Keeping Prisoner X a secret when everyone knows about it
Whether we want to or not, Israel somehow always ends up being in the eye of an international storm. Earlier this week, it was the Women at the Wall fiasco, and only a couple days later, we’re back in headlines around the world thanks to Prisoner X.
The website of ABC News in Australia first reported the story, previewing a startling TV report detailing the death of Ben Zygier, aka Ben Alon, an Australian-Israeli who was allegedly found hanged in a high-security cell originally built for Yitzhak Rabin’s killer Yigal Amir at Ayalon prison in late 2010.
There were loads of questions surrounding the case – why was Alon in jail? Was Alon a Mossad agent? Why was it kept quiet?

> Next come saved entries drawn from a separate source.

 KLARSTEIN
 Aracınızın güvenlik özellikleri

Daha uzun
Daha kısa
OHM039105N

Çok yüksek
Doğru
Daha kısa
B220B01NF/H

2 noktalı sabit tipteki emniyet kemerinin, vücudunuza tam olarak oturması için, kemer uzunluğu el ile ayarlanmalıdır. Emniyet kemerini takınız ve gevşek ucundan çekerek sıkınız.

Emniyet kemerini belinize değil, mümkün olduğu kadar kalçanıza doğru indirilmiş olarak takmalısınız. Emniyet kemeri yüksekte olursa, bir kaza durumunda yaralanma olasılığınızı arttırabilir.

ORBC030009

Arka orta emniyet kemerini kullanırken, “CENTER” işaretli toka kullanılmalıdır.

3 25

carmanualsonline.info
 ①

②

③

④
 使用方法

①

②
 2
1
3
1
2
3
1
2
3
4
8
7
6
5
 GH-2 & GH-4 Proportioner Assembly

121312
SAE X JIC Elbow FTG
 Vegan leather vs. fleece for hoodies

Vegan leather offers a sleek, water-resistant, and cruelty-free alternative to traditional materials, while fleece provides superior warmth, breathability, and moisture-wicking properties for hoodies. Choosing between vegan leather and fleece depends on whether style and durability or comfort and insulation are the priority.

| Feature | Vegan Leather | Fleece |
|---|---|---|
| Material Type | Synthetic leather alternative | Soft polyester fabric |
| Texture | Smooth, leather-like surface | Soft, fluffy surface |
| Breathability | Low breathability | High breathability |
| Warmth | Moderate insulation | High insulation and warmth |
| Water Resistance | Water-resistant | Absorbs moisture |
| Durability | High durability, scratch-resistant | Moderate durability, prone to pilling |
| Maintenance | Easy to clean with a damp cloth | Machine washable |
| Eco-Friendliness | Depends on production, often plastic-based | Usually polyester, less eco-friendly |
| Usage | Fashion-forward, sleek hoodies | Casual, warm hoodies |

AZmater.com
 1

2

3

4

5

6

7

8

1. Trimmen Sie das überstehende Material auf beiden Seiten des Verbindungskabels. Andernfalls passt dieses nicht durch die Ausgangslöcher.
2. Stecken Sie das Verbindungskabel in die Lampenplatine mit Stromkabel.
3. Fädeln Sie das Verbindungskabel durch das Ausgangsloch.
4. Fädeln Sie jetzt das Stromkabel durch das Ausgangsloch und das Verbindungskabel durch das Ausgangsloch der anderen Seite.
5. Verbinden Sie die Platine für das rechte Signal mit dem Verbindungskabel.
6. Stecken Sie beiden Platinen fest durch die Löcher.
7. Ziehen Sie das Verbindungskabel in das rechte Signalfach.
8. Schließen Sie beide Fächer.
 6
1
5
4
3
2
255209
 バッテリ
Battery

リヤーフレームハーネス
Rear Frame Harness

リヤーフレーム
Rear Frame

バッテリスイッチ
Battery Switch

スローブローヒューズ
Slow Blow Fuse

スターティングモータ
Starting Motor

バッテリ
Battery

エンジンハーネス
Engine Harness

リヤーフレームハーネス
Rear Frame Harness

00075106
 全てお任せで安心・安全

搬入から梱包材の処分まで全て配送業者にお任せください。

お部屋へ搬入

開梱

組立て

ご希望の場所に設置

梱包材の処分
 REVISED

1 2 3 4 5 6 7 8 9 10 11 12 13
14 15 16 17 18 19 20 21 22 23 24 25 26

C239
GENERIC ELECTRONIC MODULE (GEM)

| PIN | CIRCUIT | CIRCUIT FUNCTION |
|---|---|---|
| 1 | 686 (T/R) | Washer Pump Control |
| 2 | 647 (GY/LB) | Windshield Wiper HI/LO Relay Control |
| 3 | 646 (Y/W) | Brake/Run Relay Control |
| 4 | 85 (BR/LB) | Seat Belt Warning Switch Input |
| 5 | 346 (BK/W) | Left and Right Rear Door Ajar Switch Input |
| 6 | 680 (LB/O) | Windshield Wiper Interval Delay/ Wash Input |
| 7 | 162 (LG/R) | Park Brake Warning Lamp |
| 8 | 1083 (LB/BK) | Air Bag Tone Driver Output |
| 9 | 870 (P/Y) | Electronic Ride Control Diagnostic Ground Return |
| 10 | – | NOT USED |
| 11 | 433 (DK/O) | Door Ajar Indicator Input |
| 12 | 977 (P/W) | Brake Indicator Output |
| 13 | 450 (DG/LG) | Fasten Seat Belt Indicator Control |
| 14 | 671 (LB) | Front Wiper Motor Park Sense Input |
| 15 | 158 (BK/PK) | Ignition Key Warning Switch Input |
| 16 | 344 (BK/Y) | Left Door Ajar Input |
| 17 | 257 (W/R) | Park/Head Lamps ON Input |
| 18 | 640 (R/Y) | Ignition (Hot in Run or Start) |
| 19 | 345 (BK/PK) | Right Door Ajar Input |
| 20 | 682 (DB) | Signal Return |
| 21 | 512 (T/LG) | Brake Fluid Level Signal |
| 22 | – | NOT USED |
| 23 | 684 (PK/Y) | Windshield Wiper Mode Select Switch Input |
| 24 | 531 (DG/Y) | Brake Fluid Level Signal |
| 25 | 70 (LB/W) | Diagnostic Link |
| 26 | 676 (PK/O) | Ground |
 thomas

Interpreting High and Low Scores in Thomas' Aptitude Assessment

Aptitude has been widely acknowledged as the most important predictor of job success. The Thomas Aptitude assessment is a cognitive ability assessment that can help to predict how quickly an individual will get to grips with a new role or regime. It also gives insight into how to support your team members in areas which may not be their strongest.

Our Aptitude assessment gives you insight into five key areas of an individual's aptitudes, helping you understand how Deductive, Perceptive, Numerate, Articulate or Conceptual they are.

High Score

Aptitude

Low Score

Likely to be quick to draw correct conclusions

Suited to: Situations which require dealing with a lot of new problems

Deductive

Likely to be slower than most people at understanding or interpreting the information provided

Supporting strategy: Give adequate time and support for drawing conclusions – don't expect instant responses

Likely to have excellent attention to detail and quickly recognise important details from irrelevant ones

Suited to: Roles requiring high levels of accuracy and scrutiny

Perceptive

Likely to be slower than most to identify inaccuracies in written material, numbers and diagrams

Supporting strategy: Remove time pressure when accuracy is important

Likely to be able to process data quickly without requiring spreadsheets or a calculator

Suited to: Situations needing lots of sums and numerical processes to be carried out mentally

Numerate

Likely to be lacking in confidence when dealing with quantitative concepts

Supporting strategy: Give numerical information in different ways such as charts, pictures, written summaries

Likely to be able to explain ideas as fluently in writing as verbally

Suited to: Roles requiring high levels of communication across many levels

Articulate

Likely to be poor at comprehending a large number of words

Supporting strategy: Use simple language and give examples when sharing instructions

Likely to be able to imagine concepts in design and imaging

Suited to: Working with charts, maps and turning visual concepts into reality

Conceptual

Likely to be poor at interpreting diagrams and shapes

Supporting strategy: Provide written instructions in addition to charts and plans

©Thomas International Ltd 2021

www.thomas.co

Unfortunately, none of those questions were going to be answered, as long as the Israeli censor’s office had anything to do with it. Minutes after the ABC story appeared online, the censor’s office called all the major Israeli media outlets to warn them that publishing a-n-y-t-h-i-n-g about the case would violate a court-issued gag order on the subject and would amount to breaking the law. This despite the fact that at the same time, one could go into the ABC site, or any number of other non-Israeli sites that quickly picked up the story. The blogosphere and twitter was also soon filled with comments and posts, making Prisoner X the worst-kept secret of the week.
Still the censor persevered, until in the middle of the afternoon , MKs Zahava Gal-On, Dov Henin and Ahmed Tibi raised the issue during their speeches in the Knesset plenum by asking outgoing Justice Minister Yaakov Neeman to confirm the ABC reports.
By then, it was clear that whatever efforts made by the censor to keep the story from getting ‘out there’ were futile, and that, gag order or not, there was nothing that could be done to rein in the leaks. The censor’s office backed down a small bit, telling editors that the MKs’ comments on Prisoner X could be published, but no details from the ABC story.
By today, the censor has lifted that ban too, 24 hours too late however. In our volatile region of the world, there are certainly instances when the publication of details of sensitive, security-related issues indeed should be monitored, and if need be, censored. It’s especially relevant if the publication of such material could endanger lives of Israeli citizens or Israeli security personnel.
However, as exemplified by the Prisoner X saga, the digital communication age has changed the playing field. If a story is under wraps, it’s one thing. But once a report has surfaced online and is disseminated faster than one can press “favorite,” there’s clearly another set of rules that need to be brought into play.